Detroit emergency manager eliminates retiree health care benefits
16 October 2013
Nearly 20,000 retired municipal workers in Detroit, Michigan will see their city-paid health care benefits disappear starting on January 1, 2014, according to a budget-cutting plan being implemented by Emergency Manager Kevyn Orr.
Retirees under 65 will be forced to buy coverage from private insurance companies in the exchanges set up under the Obama health care plan. Those over 65 will be transferred to the federal Medicare system and will be responsible for all deductibles and secondary insurance coverage.
City officials have sent out letters to about 8,000 retirees under 65 informing them that they will no longer receive the $605 per month health care coverage, which the city has provided individuals, and the $1,834 monthly benefit for families. Instead the city will provide younger retirees with a $125 monthly stipend to purchase health insurance. To add insult to injury, this derisory sum will be treated as taxable income.
In addition, the city will no longer subsidize dental and vision coverage as of January 2014 for all retirees, forcing them to pay the full cost of this insurance. These cuts, coming on top of planned reductions in pensions, will have a devastating impact on tens of thousands of people in Detroit who rely on the fixed incomes of retired workers earning less than $20,000 a year in pension benefits. The cuts will contribute to the early deaths of hundreds if not thousands of former workers who cannot afford private coverage.
The Detroit Retirees Committees, which represents former municipal employees in the bankruptcy court, denounced these cuts as “draconian, inhumane and unprecedented.”
“This action seeks to reduce health care-related payments to retirees by more than 80 percent and would eliminate all health care benefits for the 8,000 retirees who are not eligible for Medicare, only providing them with $125 per month to purchase far inferior coverage,” said Committee chairperson Terri Renshaw. “Worse still, this payment is only for retirees. There is nothing for spouses or dependents.”
The committee also said Medicare-eligible retirees could see deductibles rise $500 and prescription drug costs increase 200 percent to 1000 percent, depending on the medicine, according to the Detroit News.
The emergency manager’s office said the cuts would reduce the city’s annual retiree health insurance costs from $170 million to $50 million or less.
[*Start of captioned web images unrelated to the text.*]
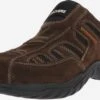 Dockers By Gerli Sandalen Clogs Heren Donkerbruin -Kleding Verkoop 0a85a7d0ba34fa0f5146ccee5c362c95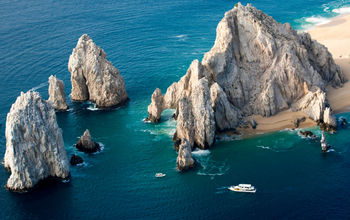 Los Cabos Arch
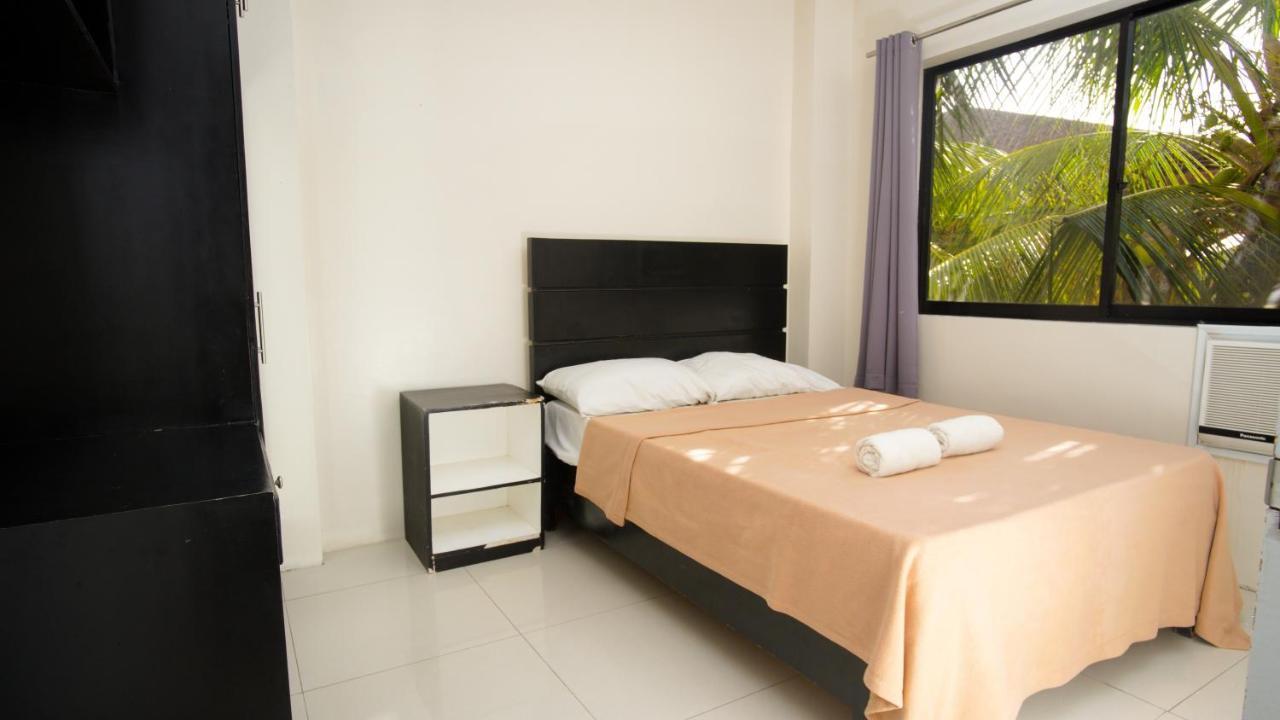 Garden Vista Hotel Davao City Exterior foto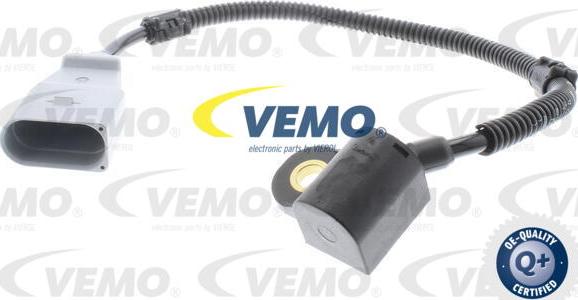 Vemo V10-72-1244 - Sensor, eksantrik mili mövqeyi furqanavto.az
In a statement, Orr cynically added, “Our goal has always been to provide quality coverage that the City can reasonably afford, and we have done that.”
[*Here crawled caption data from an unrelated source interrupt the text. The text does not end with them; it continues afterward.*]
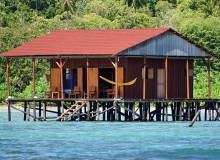 Banyak Surf Resort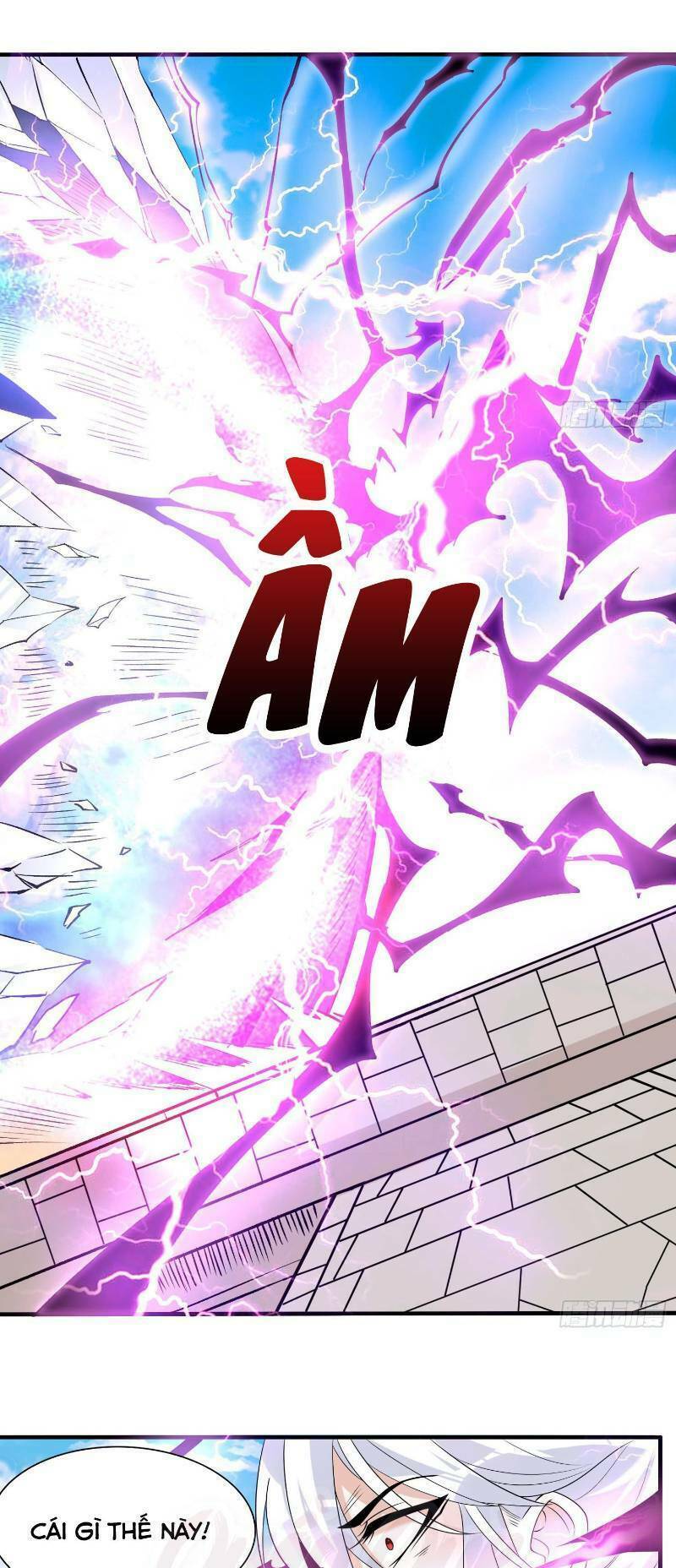 giáng thần chiến ký chapter 58 15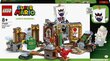 71401 LEGO® Super Mario Luigi's Mansion papildu noslēpumu komplekts cena un informācija | Konstruktori | 220.lv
Cutbacks are also hitting the city’s 10,000 current employees. According to the Detroit News, these workers will see individual deductibles nearly quadruple from $200 annually to $750. Employees with families on the city’s insurance, the newspaper reported, will see maximum annual out-of-pocket expenses rise 50 percent from $3,000 to $4,500.
The moves were unilaterally imposed by Orr who, under the state’s anti-democratic emergency manager law, has virtual dictatorial powers to tear up labor agreements, slash city services and sell off public assets to pay back the Wall Street banks and big bondholders that control the Detroit’s debt.
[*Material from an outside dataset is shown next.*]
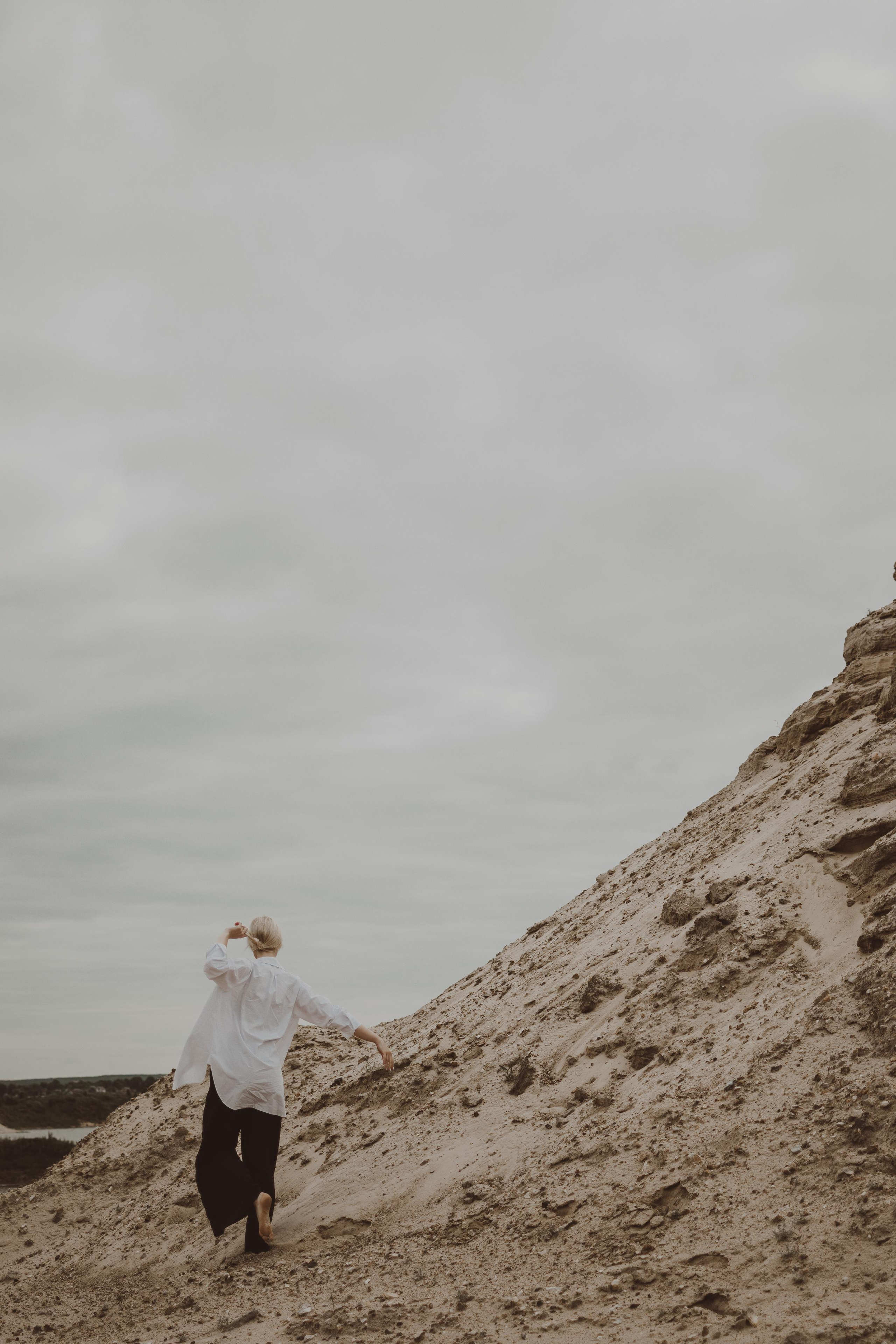 Наташа_гидронамыв. Фотограф Кристина Пархоменко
The unions, which bargain for the city’s 28,500 current and retired workers, including the largest, the American Federation of State, County and Municipal Employees (AFSCME), made it clear they would do nothing to oppose this attack. AFSCME and the other unions have long collaborated with the Democratic-run city administration in slashing the wages and benefits of municipal workers. Their major preoccupation was to seek a deal with Orr that would give the unions control of the money owed to retirees, similar to the multi-billion- dollar retiree health care trust fund handed to the United Auto Workers union in exchange for its help in slashing the wages of General Motors and Chrysler workers.
AFSCME Council 25 official Ed McNeil responded to the destruction of retiree benefits by meekly complaining that the $125 a month stipend was “not going to get you much of anything.”
The slashing of retiree benefits is part of the attack Orr and the bankruptcy court is preparing on city workers’ pensions. Defining pensions as another “unsecured debt,” Orr has threatened to pay only pennies on the dollar for the billions in unfunded pension obligations owed to retirees and their dependents.
In addition, Orr has outlined a plan for restructuring the city that includes the privatization of garbage collection, public lighting and other essential services, and the selloff of the cultural treasures contained in the Detroit Institute of Arts. Meanwhile, hundreds of millions in public funds are going to law firms, consultants and the redevelopment plans of local billionaires like Mike Ilitch and Dan Gilbert.
Orr, an unelected official installed by the state’s Republican governor, was a bankruptcy lawyer during the 2009 auto industry restructuring and helped the Obama administration slash the wages and so-called legacy costs of Detroit automakers. Dumping retiree health care obligations has enabled Chrysler, GM and Ford to make billions in profits.
By backing Orr’s bankruptcy filing, the White House is now seeking to use Detroit as a model for sweeping attacks on the pensions, medical benefits and wages of tens of millions of federal, state and municipal employees throughout the country.
In this process, the real character of Obama’s health care “reform” is being exposed for what it is: a measure aimed at eliminating employer paid health benefits and forcing current and retired workers to pay for cut rate private insurance plans.